In the SAR investigation, variously substituted chalcones with phenyl and heterocyclic systems were employed. The study focused primarily on the effects of placing the benzyloxy and different electron-donating and withdrawing groups. When chalcones with a heterocyclic system (B8–B11) were compared to those with a phenyl system in terms of their inhibitory profile, the heterocyclic chalcones exhibited relatively higher hMAO-B inhibition. Contrasting the inhibitory values of methylenedioxy (B1 and B2) and benzodioxane (B3) chalcones, the latter exhibited greater hMAO-B inhibition than the former, suggesting that increasing the number of alkyl groups between the two oxygen atoms enhanced hMAO-B inhibition as well as selectivity. Furthermore, the hMAO-B inhibitory ranges of the methylenedioxy chalcones (B1 and B2) displayed that compounds with identical attachments appeared to have vastly differing hMAO-B inhibitory potentials, depending on the position of the benzyloxy group, with the relocation of the benzyloxy group from the ortho (B1) to para position (B2), reducing the hMAO-B inhibitory value to half and intensifying the SI 1.17 times. The para placement of the benzyloxy group in benzodioxane chalcone (B3) raised the hMAO-B inhibitory range thrice higher than that of the methylenedioxy chalcone (B2) with 2.49 times greater selectivity in conjunction to the increased number of alkyl groups.

Analogues with bromothiophene ring presented the strong hMAO-B inhibiting heterocyclic chalcone, when the benzyloxy group tethered to the para position (B8).

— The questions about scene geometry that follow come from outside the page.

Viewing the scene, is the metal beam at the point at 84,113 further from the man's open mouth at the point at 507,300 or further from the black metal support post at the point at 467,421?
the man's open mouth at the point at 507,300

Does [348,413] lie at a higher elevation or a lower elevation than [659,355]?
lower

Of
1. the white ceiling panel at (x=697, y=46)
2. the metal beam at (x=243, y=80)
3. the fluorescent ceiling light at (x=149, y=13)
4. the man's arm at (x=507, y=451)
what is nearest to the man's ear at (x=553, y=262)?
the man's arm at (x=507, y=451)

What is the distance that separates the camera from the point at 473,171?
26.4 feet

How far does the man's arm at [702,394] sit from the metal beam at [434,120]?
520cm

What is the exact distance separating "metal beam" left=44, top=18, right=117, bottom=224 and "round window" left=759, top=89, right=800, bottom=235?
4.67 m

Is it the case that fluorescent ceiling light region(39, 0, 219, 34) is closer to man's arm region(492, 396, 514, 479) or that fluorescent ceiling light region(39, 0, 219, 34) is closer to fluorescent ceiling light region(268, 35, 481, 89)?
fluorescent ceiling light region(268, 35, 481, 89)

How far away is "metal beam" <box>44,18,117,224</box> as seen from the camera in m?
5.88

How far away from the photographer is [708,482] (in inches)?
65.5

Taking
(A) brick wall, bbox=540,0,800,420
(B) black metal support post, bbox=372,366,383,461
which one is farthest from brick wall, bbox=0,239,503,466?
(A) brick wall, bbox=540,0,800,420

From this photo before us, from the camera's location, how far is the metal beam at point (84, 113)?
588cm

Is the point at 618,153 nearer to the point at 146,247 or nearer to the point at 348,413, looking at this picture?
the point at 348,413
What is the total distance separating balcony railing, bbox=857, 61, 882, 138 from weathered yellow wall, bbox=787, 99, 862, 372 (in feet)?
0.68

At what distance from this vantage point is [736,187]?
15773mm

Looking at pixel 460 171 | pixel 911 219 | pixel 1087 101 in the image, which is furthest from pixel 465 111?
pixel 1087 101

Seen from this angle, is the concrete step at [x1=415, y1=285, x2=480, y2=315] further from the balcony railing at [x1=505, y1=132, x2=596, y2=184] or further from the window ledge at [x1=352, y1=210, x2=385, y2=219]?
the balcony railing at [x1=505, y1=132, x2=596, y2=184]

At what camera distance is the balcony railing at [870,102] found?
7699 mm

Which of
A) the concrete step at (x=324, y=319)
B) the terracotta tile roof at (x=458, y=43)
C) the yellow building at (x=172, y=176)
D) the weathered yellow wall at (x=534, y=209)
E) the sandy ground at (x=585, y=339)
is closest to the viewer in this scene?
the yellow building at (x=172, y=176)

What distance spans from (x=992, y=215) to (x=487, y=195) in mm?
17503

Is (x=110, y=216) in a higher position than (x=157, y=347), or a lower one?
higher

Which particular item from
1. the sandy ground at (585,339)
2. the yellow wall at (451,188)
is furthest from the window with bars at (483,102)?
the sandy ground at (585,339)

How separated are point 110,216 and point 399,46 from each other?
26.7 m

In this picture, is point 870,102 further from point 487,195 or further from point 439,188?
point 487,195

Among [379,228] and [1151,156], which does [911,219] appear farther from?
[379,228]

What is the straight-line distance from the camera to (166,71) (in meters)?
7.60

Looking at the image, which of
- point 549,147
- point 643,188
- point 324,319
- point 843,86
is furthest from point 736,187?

Shifting the benzyloxy group to the ortho position (B9) exhibited the lowest inhibiting chalcone of the heterocyclic series with an SI difference of 45.39-fold. The greatest hMAO-B inhibitory chalcone (B10) of the entire series, with an SI value of 504.791 on anchoring the benzyloxy on para position, was shown by analogues with thiophene rings in comparison. In contrast, its ortho derivative (B11) showed a poor inhibition of hMAO-B and its SI value was 72.99 times lower than that of the para derivative. The inhibitory profiles of both bromothiophene (B8 and B9) and thiophene (B10 and B11) analogues showed how the bromine molecule affects the inhibition value of both para and ortho benzyloxy tethered chalcones, with the para analogues (B8 and B10), showing a variation of 4.97-fold and the ortho analogues (B9 and B11), expressing a difference of 3.09-fold in SI. Contrary to the benchmarks clorgyline (IC50 = 0.110 µM) and pargyline (IC50 = 0.140 µM), the highest activity compound (B10) had a low IC50 value of 0.067 µM.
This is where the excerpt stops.